On the other hand... those times tended not to work out very well for life :
Our current experiment with mass greenhouse gas emissions affecting the climate, Earth itself has kinda done it before, at the Paleocene-Eocene boundary. The associated Paleocene-Eocene Thermal Maximum (PETM) left the world such an altered place that we refer to it as a different era (the Eocene). The oceans took the brunt of the hit. Except the differences we have vs. the PETM are *not* to our favour:
* The arctic was ice-free going into the PETM; ours is not. The presence of ice creates an amplifying feedback process, where the more ice that melts, the more sunlight gets absorbed, creating more heat to melt more ice.
* We're releasing our carbon an order of magnitude faster (though our methane emissions are similar)
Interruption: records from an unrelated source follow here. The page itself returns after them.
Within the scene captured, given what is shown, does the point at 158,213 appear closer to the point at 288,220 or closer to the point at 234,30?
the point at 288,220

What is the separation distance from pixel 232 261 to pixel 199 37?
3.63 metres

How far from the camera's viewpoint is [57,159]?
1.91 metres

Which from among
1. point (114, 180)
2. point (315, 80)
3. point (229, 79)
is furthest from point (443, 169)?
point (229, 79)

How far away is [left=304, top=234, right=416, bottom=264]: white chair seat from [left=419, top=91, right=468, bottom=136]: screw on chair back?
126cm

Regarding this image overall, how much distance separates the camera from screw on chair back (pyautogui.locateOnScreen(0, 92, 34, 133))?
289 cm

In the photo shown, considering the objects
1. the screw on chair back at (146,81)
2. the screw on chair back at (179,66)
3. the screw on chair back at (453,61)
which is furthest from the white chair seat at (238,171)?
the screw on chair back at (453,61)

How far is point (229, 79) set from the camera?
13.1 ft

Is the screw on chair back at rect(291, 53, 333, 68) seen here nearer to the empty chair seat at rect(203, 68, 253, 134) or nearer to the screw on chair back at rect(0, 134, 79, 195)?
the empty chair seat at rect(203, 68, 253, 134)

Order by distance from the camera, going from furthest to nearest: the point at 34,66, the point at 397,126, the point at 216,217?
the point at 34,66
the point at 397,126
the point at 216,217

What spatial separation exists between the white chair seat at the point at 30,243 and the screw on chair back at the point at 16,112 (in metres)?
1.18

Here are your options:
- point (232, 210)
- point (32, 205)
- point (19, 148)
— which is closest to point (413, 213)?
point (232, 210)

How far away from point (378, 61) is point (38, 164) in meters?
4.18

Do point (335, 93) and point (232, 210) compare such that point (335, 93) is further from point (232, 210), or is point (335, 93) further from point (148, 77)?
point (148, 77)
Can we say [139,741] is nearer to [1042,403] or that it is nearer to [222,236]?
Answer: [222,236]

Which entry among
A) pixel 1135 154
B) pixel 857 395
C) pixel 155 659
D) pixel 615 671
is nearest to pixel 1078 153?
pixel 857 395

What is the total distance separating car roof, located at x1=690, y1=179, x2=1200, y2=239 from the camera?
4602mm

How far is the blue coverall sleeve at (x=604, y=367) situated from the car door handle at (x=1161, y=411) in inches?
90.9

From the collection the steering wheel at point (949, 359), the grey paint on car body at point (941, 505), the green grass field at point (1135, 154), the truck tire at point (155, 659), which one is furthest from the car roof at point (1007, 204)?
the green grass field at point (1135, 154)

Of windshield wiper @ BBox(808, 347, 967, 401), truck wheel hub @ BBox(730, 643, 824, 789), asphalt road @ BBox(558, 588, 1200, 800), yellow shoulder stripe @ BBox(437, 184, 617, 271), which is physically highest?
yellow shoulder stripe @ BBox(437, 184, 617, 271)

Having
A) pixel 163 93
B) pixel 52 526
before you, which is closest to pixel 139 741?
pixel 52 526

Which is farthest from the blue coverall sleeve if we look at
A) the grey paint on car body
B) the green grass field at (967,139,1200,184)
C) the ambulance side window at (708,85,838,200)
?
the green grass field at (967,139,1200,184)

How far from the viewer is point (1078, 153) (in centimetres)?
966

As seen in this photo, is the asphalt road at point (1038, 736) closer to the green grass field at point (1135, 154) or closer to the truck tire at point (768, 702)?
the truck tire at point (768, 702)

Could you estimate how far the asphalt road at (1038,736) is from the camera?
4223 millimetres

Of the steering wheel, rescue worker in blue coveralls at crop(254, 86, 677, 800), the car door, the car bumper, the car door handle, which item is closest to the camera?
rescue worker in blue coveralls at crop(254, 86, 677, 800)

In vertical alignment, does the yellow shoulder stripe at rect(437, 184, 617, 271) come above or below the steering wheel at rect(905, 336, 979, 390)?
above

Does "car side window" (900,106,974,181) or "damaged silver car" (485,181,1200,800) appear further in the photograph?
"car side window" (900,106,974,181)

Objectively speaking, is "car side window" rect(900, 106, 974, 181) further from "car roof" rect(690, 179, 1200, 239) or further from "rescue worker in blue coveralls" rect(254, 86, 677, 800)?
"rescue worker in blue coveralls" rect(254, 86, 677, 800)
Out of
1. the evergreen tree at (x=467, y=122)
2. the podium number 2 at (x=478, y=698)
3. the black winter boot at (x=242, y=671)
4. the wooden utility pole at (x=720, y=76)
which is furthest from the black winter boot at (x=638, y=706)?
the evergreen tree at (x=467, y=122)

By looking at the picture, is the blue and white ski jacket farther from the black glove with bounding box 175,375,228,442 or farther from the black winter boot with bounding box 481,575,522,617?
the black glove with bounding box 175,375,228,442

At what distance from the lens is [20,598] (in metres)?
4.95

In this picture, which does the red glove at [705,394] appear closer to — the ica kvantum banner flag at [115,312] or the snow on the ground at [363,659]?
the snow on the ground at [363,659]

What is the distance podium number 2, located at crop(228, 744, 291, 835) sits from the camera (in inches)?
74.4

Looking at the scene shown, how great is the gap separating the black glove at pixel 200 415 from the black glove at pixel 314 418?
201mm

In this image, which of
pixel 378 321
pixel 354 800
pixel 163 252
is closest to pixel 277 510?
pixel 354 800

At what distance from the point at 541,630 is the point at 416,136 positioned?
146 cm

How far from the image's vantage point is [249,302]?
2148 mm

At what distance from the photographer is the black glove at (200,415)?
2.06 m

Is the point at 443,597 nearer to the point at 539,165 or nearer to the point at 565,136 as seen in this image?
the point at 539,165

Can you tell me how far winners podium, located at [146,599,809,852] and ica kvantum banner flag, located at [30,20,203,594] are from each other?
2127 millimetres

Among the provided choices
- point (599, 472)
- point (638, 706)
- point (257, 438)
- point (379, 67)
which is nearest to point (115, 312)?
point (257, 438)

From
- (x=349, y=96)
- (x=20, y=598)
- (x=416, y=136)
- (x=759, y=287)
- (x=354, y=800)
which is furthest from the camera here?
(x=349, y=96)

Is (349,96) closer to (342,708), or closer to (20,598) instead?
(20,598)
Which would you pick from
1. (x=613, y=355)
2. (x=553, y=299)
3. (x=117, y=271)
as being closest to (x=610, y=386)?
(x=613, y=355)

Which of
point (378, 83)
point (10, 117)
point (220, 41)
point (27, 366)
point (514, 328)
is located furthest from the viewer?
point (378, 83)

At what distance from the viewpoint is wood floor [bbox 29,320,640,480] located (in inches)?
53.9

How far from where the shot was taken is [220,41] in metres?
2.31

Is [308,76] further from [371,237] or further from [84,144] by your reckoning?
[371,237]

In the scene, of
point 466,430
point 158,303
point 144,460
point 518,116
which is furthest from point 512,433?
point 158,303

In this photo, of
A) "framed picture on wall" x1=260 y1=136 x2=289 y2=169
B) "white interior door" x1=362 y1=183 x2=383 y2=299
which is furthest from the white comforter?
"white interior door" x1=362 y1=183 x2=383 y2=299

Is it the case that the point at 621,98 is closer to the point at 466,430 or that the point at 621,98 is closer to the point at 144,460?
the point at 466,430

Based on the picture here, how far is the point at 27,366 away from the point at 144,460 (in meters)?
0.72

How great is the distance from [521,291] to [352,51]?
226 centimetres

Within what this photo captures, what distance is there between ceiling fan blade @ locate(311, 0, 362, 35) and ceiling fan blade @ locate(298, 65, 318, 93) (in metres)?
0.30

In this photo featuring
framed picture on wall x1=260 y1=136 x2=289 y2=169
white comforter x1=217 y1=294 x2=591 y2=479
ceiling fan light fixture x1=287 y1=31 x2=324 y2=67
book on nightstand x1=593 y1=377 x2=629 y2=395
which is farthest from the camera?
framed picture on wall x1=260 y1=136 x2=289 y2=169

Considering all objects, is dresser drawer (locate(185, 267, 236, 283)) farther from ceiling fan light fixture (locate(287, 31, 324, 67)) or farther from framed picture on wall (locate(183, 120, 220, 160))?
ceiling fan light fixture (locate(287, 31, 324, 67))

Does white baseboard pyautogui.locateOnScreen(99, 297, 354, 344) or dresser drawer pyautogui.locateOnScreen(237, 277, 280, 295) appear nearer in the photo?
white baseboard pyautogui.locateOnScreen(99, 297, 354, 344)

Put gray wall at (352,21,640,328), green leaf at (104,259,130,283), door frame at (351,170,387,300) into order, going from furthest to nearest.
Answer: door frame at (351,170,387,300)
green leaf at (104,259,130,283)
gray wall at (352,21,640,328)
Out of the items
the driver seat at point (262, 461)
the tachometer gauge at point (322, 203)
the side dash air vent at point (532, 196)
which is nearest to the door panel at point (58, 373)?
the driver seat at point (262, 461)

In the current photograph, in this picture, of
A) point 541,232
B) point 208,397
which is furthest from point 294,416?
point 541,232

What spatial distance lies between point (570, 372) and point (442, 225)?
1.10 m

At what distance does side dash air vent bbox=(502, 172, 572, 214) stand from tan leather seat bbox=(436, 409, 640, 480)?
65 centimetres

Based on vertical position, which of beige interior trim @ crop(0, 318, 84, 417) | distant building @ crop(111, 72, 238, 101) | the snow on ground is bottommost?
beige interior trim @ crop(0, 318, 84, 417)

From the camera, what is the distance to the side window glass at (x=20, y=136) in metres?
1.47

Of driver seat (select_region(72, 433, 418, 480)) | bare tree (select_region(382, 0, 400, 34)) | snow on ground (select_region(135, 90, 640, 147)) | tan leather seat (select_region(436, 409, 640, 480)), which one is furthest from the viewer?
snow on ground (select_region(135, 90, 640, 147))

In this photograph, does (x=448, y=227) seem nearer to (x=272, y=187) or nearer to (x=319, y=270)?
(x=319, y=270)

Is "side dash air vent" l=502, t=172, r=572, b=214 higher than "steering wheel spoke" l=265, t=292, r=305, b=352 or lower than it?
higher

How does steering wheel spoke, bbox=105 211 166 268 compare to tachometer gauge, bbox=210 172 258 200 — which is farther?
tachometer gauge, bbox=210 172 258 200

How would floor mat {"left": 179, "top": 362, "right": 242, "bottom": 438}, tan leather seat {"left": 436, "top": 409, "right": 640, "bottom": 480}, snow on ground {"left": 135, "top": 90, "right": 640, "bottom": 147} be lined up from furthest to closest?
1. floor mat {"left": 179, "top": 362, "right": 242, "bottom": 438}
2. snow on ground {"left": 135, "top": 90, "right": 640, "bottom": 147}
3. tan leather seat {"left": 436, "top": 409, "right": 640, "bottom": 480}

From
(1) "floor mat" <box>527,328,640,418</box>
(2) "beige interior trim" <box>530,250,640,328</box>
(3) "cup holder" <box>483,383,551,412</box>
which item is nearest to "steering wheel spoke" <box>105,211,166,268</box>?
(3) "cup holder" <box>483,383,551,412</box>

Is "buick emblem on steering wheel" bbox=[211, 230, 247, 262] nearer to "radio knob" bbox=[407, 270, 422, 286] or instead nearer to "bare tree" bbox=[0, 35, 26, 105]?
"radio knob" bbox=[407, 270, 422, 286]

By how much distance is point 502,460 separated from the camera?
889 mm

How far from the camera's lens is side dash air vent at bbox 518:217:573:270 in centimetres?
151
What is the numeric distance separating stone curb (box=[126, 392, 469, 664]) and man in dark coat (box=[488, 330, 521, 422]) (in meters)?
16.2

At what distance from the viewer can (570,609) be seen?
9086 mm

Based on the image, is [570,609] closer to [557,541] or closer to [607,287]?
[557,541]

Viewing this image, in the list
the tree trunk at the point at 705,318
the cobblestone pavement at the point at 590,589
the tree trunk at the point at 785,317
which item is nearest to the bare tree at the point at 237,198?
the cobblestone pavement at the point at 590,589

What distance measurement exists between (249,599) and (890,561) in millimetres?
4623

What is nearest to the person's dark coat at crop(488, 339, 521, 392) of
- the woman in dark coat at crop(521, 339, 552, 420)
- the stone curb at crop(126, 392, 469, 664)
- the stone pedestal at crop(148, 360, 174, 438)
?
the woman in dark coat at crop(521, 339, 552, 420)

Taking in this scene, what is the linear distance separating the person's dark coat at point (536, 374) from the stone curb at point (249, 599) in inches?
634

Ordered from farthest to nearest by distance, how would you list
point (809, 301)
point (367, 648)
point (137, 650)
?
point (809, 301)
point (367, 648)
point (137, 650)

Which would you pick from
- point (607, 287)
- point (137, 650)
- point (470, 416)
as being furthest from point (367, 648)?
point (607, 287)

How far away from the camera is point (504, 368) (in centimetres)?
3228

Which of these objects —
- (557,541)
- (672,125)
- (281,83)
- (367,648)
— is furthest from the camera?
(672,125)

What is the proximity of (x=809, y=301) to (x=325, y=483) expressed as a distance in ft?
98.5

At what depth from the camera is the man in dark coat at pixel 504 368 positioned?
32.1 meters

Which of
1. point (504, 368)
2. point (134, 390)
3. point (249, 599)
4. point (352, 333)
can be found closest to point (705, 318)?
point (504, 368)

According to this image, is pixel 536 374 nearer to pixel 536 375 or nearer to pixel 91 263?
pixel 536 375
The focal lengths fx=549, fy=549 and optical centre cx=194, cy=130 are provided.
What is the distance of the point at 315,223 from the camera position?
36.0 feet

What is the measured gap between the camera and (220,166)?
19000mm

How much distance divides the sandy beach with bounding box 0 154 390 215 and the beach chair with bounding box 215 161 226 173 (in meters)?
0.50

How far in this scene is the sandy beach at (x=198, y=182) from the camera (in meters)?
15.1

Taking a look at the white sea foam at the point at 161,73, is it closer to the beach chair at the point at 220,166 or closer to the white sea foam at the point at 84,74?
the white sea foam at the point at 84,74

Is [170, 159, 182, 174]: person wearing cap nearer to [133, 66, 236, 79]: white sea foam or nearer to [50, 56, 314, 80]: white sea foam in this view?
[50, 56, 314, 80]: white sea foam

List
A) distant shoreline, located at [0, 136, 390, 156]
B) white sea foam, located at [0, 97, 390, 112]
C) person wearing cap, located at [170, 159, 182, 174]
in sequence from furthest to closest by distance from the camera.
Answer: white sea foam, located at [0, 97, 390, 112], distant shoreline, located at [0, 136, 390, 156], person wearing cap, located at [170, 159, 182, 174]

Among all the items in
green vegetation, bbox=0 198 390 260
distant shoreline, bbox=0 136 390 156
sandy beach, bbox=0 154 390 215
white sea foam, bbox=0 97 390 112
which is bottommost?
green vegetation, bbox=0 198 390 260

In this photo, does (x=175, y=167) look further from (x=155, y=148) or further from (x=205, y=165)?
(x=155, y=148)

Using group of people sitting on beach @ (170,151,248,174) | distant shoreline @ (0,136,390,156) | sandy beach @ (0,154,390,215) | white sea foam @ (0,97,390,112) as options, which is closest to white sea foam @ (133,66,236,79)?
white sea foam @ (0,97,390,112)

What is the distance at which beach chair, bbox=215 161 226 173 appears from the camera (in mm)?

The PETM caused a 5-8C rise over 6000 years, but we're speed-running it, so it's really our best case. The worst case is the K-Pg extinction event
Only the worst excursions in history tend to result in large parts of the earth becoming relative sterile. But they all lead to mass disruptions in ecosystems and waves of global or at least local extinction (but new speciation of the survivors who take their place). Indeed, we probably owe our existence to the PETM - primates diversified and radiated after it. But that's little solace to species that didn't make it. Like, for example, dinoflagellates flourished during the PETM. But do you really want to replace reefs with red tide?